If you take one thing from tonight, let it be this: the first two weeks feel enormous from inside them, and they are the foundation the whole recovery is built on. Wound clean, cone on, confinement held firmly even when those eyes work on you, medicine exactly as prescribed and nothing from your own cupboard, and an eye on the few signs that warrant a call. Do that, and you've laid the groundwork properly.

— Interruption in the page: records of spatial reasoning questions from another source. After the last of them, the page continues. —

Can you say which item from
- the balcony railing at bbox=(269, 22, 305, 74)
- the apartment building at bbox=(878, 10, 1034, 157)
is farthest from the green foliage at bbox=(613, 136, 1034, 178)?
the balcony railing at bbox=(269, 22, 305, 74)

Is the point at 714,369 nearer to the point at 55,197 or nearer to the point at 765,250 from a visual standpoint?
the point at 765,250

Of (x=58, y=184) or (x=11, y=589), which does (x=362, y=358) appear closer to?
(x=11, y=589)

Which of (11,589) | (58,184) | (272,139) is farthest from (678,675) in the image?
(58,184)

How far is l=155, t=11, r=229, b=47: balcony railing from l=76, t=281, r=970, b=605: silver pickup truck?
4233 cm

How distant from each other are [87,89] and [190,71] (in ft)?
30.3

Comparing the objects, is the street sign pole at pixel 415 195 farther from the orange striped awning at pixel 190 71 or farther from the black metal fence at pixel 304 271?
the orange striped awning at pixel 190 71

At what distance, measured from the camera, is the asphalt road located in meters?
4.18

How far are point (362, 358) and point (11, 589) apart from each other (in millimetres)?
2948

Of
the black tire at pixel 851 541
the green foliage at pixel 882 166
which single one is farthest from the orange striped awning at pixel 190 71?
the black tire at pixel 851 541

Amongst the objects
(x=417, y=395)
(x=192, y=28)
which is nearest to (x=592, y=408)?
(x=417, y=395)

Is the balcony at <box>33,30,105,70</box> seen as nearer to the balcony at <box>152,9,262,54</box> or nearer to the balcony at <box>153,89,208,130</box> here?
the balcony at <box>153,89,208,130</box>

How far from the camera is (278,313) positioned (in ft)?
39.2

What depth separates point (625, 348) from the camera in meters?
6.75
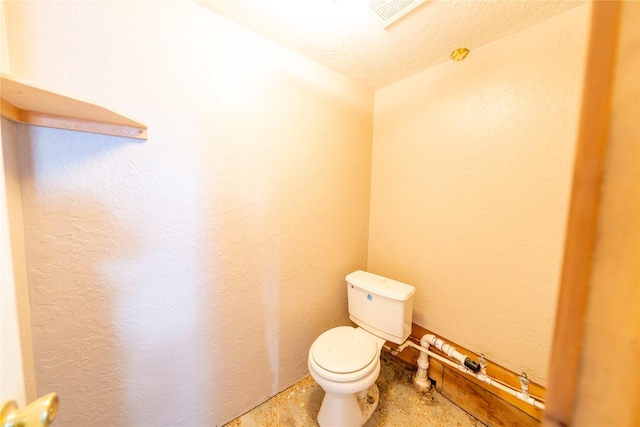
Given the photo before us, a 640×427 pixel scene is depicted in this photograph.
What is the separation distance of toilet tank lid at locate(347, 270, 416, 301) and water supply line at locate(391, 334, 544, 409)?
1.22 ft

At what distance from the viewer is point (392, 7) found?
0.96m

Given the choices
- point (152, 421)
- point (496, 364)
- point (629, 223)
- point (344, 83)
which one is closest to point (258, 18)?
point (344, 83)

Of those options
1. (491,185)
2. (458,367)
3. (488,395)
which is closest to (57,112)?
(491,185)

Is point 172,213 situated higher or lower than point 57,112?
lower

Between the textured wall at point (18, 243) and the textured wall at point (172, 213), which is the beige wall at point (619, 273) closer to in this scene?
the textured wall at point (172, 213)

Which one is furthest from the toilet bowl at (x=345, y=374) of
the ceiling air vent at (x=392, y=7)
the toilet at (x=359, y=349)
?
the ceiling air vent at (x=392, y=7)

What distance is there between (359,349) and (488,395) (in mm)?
759

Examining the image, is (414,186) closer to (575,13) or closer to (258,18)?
(575,13)

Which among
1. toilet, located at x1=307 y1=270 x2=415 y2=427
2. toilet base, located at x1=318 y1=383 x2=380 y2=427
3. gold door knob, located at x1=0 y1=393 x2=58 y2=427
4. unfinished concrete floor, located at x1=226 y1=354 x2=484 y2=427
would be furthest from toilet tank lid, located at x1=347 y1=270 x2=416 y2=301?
gold door knob, located at x1=0 y1=393 x2=58 y2=427

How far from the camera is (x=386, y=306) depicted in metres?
1.31

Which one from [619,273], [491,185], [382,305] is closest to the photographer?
[619,273]

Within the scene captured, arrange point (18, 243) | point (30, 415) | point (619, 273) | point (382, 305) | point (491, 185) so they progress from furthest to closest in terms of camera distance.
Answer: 1. point (382, 305)
2. point (491, 185)
3. point (18, 243)
4. point (30, 415)
5. point (619, 273)

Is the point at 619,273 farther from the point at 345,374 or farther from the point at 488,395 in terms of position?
the point at 488,395

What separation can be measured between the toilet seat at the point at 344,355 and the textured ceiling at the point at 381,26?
1680 mm
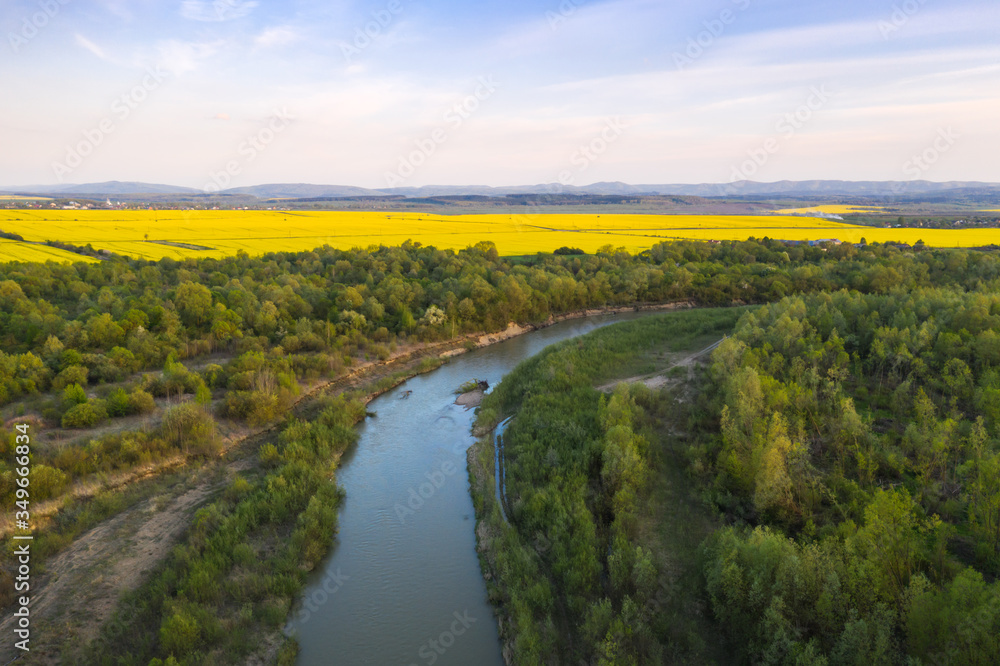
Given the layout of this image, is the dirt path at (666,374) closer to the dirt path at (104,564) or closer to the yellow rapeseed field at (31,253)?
the dirt path at (104,564)

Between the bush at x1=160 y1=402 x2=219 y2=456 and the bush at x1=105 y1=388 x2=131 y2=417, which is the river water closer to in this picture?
the bush at x1=160 y1=402 x2=219 y2=456

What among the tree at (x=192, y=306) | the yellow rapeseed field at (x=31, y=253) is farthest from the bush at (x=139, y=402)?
the yellow rapeseed field at (x=31, y=253)

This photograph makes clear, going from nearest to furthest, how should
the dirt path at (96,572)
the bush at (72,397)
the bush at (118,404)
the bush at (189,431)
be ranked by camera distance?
1. the dirt path at (96,572)
2. the bush at (189,431)
3. the bush at (72,397)
4. the bush at (118,404)

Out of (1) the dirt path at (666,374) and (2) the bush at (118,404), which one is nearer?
(2) the bush at (118,404)

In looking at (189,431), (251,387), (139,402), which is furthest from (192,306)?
(189,431)

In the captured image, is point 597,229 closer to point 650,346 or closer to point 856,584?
point 650,346

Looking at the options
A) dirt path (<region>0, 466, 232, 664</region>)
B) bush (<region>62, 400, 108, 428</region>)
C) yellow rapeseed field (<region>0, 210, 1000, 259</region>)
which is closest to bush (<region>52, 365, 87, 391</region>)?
bush (<region>62, 400, 108, 428</region>)
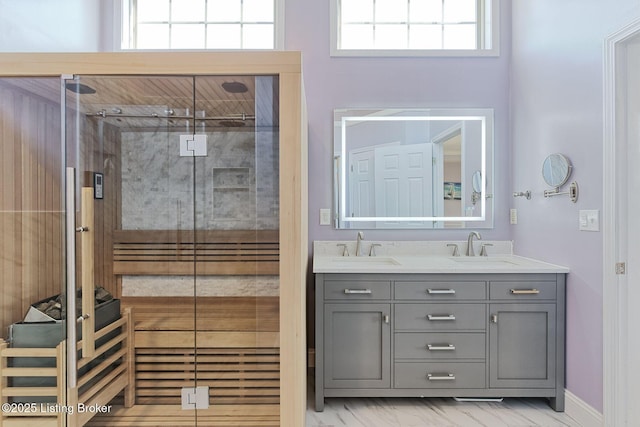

Then, once you're through the recheck and the sutures are out, the journey opens up. The 12-Week Recovery Roadmap shows where the next phases lead, and the Recovery Tracker keeps you honest week by week. You're doing the hard part right now. It gets easier from here.

References

  1. Drygas KA, McClure SR, Goring RL, Pozzi A, Robertson SA, Wang C. Effect of cold compression therapy on postoperative pain, swelling, range of motion, and lameness after tibial plateau leveling osteotomy in dogs. J Am Vet Med Assoc. 2011;238(10):1284-1291.
  2. Husi B, Overesch G, Forterre F, Rytz U. Surgical site infection after 769 Tibial Plateau Leveling Osteotomies. Front Vet Sci. 2023;10:1133813.
  3. Fitzpatrick N, Solano MA. Predictive variables for complications after TPLO with stifle inspection by arthrotomy in 1000 consecutive dogs. Vet Surg. 2010;39(4):460-474.
  4. Mathews K, Kronen PW, Lascelles D, Nolan A, Robertson S, Steagall PV, Wright B, Yamashita K. WSAVA Guidelines for recognition, assessment and treatment of pain. J Small Anim Pract. 2014;55(6):E10-E68.
  5. Merck Veterinary Manual. Poisoning from Human Over-the-Counter Drugs (NSAIDs in dogs). Accessed 9 June 2026.
  6. Hillier TN, Watt MM, Grimes JA, Berg AN, Heinz JA, Dickerson VM. Dogs receiving cyclooxygenase-2-sparing nonsteroidal anti-inflammatory drugs and/or nonphysiologic steroids are at risk of severe gastrointestinal ulceration. J Am Vet Med Assoc. 2025;263(3).
  7. VCA Animal Hospitals. Acetaminophen Toxicity in Dogs. Accessed 9 June 2026.
  8. VCA Animal Hospitals. Care of Surgical Incisions in Dogs. Accessed 9 June 2026.